BEGIN Data under study

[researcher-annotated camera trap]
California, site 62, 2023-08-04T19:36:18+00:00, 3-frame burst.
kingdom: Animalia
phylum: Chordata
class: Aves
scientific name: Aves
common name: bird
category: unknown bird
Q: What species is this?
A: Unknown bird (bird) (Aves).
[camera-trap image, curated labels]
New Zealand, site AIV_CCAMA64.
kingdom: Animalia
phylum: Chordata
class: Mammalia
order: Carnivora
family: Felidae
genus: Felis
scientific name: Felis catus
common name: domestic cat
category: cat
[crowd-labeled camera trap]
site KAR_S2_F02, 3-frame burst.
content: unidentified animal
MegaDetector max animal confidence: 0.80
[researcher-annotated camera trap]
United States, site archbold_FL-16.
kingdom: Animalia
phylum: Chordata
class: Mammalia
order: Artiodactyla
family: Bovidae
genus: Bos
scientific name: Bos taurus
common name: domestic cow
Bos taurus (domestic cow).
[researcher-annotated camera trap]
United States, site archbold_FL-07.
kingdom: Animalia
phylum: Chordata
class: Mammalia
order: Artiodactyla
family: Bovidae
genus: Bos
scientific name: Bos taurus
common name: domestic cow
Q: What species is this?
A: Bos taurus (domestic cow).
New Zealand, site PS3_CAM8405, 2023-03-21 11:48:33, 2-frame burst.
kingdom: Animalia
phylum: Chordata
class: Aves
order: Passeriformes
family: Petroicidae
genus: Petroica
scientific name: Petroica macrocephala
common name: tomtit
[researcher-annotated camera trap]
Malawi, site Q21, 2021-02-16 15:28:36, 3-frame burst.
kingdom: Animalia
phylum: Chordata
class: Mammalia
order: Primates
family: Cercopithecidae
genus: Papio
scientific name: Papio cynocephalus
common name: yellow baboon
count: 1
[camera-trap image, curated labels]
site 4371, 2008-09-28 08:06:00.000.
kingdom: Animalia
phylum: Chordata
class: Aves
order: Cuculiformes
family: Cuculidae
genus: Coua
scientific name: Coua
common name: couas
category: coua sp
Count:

END Data under study

**Task requirements**
Each line above should be output exactly as written.

**Response to the exercise**
[researcher-annotated camera trap]
California, site 62, 2023-08-04T19:36:18+00:00, 3-frame burst.
kingdom: Animalia
phylum: Chordata
class: Aves
scientific name: Aves
common name: bird
category: unknown bird
Q: What species is this?
A: Unknown bird (bird) (Aves).
[camera-trap image, curated labels]
New Zealand, site AIV_CCAMA64.
kingdom: Animalia
phylum: Chordata
class: Mammalia
order: Carnivora
family: Felidae
genus: Felis
scientific name: Felis catus
common name: domestic cat
category: cat
[crowd-labeled camera trap]
site KAR_S2_F02, 3-frame burst.
content: unidentified animal
MegaDetector max animal confidence: 0.80
[researcher-annotated camera trap]
United States, site archbold_FL-16.
kingdom: Animalia
phylum: Chordata
class: Mammalia
order: Artiodactyla
family: Bovidae
genus: Bos
scientific name: Bos taurus
common name: domestic cow
Bos taurus (domestic cow).
[researcher-annotated camera trap]
United States, site archbold_FL-07.
kingdom: Animalia
phylum: Chordata
class: Mammalia
order: Artiodactyla
family: Bovidae
genus: Bos
scientific name: Bos taurus
common name: domestic cow
Q: What species is this?
A: Bos taurus (domestic cow).
New Zealand, site PS3_CAM8405, 2023-03-21 11:48:33, 2-frame burst.
kingdom: Animalia
phylum: Chordata
class: Aves
order: Passeriformes
family: Petroicidae
genus: Petroica
scientific name: Petroica macrocephala
common name: tomtit
[researcher-annotated camera trap]
Malawi, site Q21, 2021-02-16 15:28:36, 3-frame burst.
kingdom: Animalia
phylum: Chordata
class: Mammalia
order: Primates
family: Cercopithecidae
genus: Papio
scientific name: Papio cynocephalus
common name: yellow baboon
count: 1
[camera-trap image, curated labels]
site 4371, 2008-09-28 08:06:00.000.
kingdom: Animalia
phylum: Chordata
class: Aves
order: Cuculiformes
family: Cuculidae
genus: Coua
scientific name: Coua
common name: couas
category: coua sp
Count:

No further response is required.